IDR2D identifies reproducible genomic interactions
Konstantin Krismer, Yuchun Guo, and David K. Gifford
Nucleic Acids Research, Volume 48, Issue 6, 06 April 2020, Page e31; DOI: https://doi.org/10.1093/nar/gkaa030

References

Berkum, N. L. van, E. Lieberman-Aiden, L. Williams, M. Imakaev, A. Gnirke, L. A. Mirny, J. Dekker, and E. S. Lander. 2010. “Hi-C: a method to study the three-dimensional architecture of genomes.” J Vis Exp, no. 39 (May).

Fullwood, M. J., and Y. Ruan. 2009. “ChIP-based methods for the identification of long-range chromatin interactions.” J. Cell. Biochem. 107 (1): 30–39.

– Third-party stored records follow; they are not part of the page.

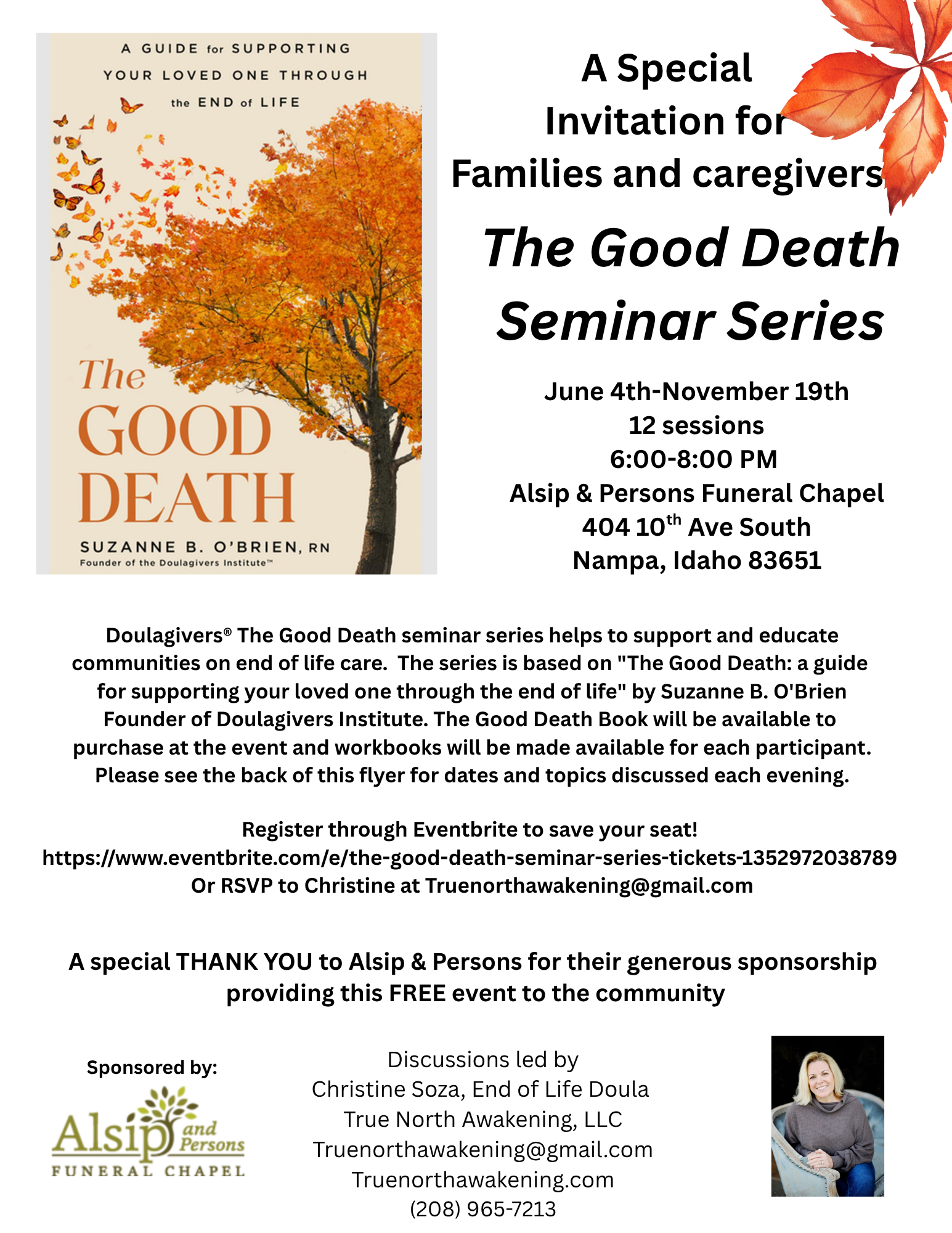 A GUIDE for SUPPORTING YOUR LOVED ONE THROUGH the END of LIFE

The GOOD DEATH

SUZANNE B. O'BRIEN, RN
Founder of the Doulagivers Institute™

A Special Invitation for Families and caregivers

The Good Death Seminar Series

June 4th-November 19th
12 sessions
6:00-8:00 PM
Alsip & Persons Funeral Chapel
404 10$^{th}$ Ave South
Nampa, Idaho 83651

Doulagivers® The Good Death seminar series helps to support and educate communities on end of life care. The series is based on "The Good Death: a guide for supporting your loved one through the end of life" by Suzanne B. O'Brien Founder of Doulagivers Institute. The Good Death Book will be available to purchase at the event and workbooks will be made available for each participant. Please see the back of this flyer for dates and topics discussed each evening.

Register through Eventbrite to save your seat!
https://www.eventbrite.com/e/the-good-death-seminar-series-tickets-1352972038789
Or RSVP to Christine at Truenorthawakening@gmail.com

A special THANK YOU to Alsip & Persons for their generous sponsorship providing this FREE event to the community

Sponsored by:
Alsip and Persons
FUNERAL CHAPEL

Discussions led by
Christine Soza, End of Life Doula
True North Awakening, LLC
Truenorthawakening@gmail.com
Truenorthawakening.com
(208) 965-7213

Li, Qunhua, James B. Brown, Haiyan Huang, and Peter J. Bickel. 2011. “Measuring Reproducibility of High-Throughput Experiments.” Ann. Appl. Stat. 5 (3): 1752–79. https://doi.org/10.1214/11-AOAS466.

Yan, H., J. Evans, M. Kalmbach, R. Moore, S. Middha, S. Luban, L. Wang, et al. 2014. “HiChIP: a high-throughput pipeline for integrative analysis of ChIP-Seq data.” BMC Bioinformatics 15 (August): 280.